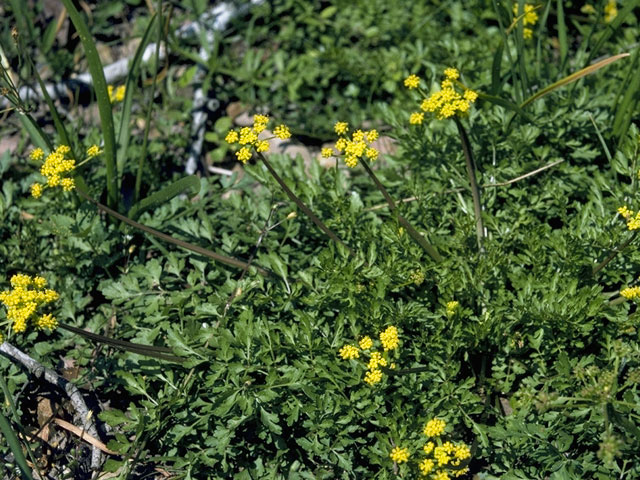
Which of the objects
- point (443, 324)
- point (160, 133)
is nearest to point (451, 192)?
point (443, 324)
────────────────
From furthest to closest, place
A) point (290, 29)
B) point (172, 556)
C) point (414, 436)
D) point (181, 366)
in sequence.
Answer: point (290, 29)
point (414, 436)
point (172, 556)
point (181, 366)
────────────────
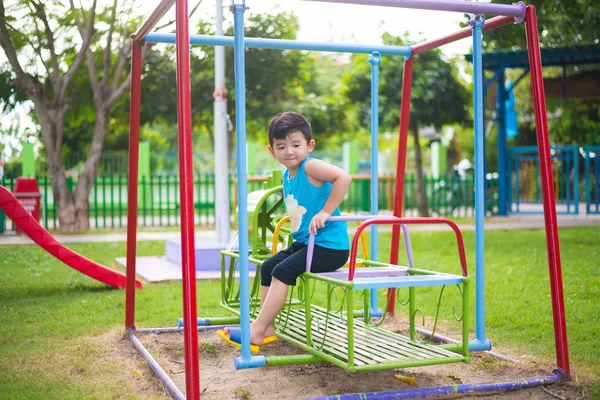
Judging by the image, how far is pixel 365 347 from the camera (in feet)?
────────────────
* **GOAL**
Pull out every line of the material above that contains the string "point", treating uppercase and lowercase as different, and copy each one in full.

* **SOLUTION TO THIS PROBLEM**
- point (443, 324)
- point (160, 133)
is nearest to point (451, 192)?
point (443, 324)
A) point (290, 29)
B) point (172, 556)
C) point (414, 436)
D) point (181, 366)
Answer: point (290, 29)
point (414, 436)
point (172, 556)
point (181, 366)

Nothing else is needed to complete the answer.